_Task to complete:_
Copy the listing below word for word, from the line containing "The captured photo" through the end of the listing.

_Stored records:_
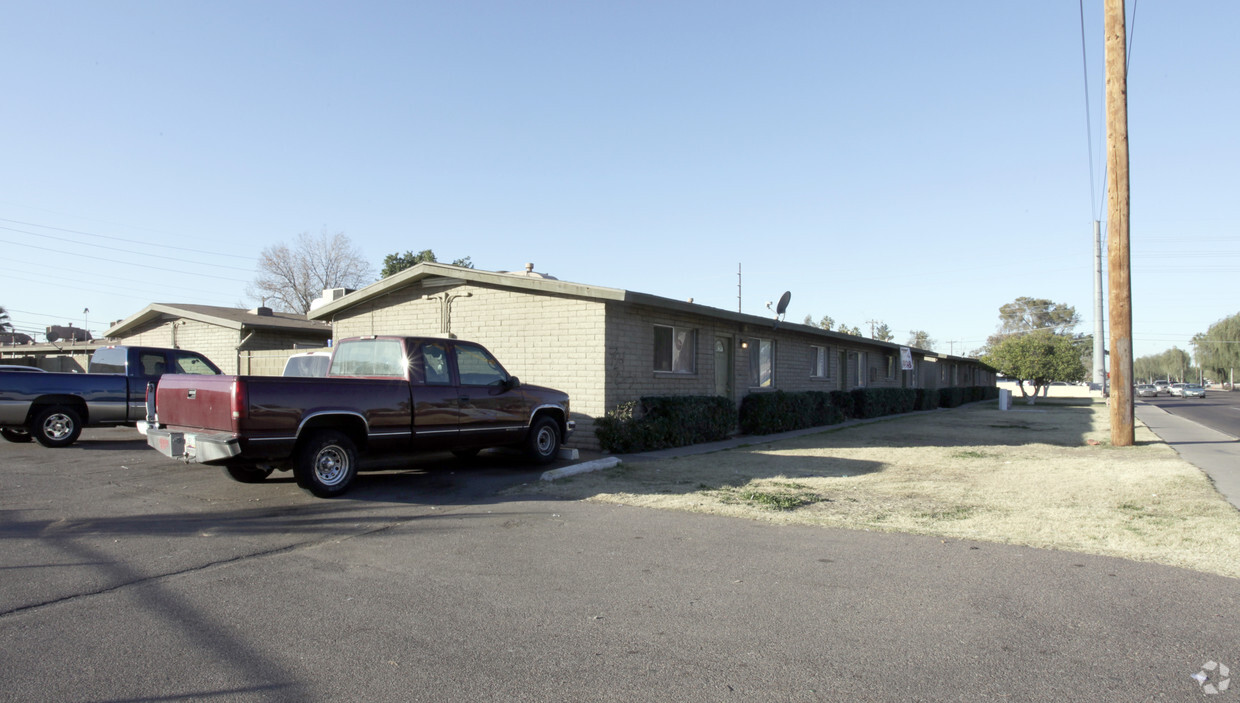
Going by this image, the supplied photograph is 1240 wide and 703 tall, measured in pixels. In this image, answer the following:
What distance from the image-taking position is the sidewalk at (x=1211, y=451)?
9867 millimetres

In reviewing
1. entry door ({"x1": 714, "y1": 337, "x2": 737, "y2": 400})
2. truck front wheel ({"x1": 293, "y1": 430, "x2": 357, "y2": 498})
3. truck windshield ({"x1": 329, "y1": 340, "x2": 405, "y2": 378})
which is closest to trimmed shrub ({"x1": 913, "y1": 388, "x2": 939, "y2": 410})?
entry door ({"x1": 714, "y1": 337, "x2": 737, "y2": 400})

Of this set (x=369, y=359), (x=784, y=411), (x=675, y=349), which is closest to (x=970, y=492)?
(x=675, y=349)

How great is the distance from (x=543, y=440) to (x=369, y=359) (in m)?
2.81

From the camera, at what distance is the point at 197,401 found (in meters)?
8.11

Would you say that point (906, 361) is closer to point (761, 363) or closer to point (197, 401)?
point (761, 363)

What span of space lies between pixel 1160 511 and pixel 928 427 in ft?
42.6

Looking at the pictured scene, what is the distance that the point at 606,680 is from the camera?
3666mm

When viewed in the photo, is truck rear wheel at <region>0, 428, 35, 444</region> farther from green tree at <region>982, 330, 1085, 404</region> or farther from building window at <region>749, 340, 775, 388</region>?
green tree at <region>982, 330, 1085, 404</region>

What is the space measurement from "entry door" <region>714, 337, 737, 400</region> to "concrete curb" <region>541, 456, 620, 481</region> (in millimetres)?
Answer: 6197

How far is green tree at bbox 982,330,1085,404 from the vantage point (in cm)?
4050

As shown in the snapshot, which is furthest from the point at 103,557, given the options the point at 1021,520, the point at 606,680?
the point at 1021,520

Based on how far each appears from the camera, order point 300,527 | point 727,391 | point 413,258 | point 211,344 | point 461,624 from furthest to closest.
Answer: point 413,258 < point 211,344 < point 727,391 < point 300,527 < point 461,624

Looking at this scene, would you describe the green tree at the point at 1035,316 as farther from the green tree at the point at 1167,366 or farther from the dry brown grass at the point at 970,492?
the dry brown grass at the point at 970,492

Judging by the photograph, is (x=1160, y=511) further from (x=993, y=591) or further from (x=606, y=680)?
(x=606, y=680)
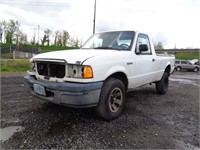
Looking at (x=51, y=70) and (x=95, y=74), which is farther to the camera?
(x=51, y=70)

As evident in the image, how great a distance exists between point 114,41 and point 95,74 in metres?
1.50

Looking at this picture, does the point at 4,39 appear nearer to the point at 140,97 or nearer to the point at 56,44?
the point at 56,44

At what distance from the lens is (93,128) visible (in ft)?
10.3

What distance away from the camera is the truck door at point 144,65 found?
4.20m

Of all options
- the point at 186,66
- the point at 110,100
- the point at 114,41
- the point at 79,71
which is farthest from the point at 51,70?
the point at 186,66

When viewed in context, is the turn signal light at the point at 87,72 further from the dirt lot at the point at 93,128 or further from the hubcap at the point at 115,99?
the dirt lot at the point at 93,128

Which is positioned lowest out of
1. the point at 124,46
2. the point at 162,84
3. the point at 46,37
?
the point at 162,84

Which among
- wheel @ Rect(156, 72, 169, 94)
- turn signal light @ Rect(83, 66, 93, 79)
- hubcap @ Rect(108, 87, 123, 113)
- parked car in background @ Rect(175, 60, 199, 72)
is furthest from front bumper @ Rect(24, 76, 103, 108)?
parked car in background @ Rect(175, 60, 199, 72)

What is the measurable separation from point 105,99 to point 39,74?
137 centimetres

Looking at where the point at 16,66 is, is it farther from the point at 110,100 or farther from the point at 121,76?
the point at 110,100

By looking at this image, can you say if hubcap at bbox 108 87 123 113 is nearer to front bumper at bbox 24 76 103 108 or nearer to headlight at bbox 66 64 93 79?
front bumper at bbox 24 76 103 108

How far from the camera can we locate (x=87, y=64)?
9.62ft

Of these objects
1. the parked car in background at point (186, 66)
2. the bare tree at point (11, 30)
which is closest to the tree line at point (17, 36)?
the bare tree at point (11, 30)

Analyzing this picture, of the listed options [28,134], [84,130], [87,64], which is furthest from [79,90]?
[28,134]
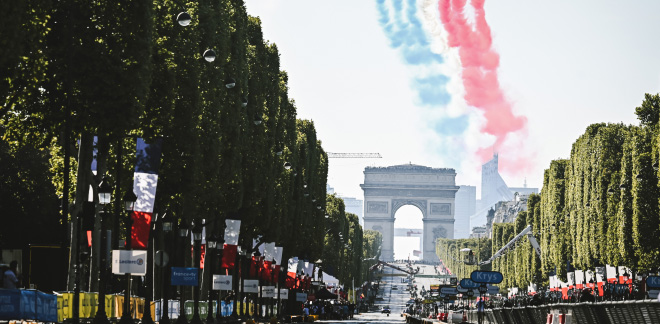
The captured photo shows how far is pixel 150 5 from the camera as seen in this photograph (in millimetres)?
37906

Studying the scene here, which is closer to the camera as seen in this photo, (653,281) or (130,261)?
(130,261)

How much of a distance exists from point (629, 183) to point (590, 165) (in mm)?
13182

_Answer to this task:_
The captured photo shows how far is pixel 150 5 from the camera as seen in this photograph (in millimetres)?
37906

Studying the scene here, which is closer to the camera as seen in this photo, (653,281) or (130,261)?
(130,261)

How much of a distance exists from point (629, 183) to point (590, 165) (in mm)?
13182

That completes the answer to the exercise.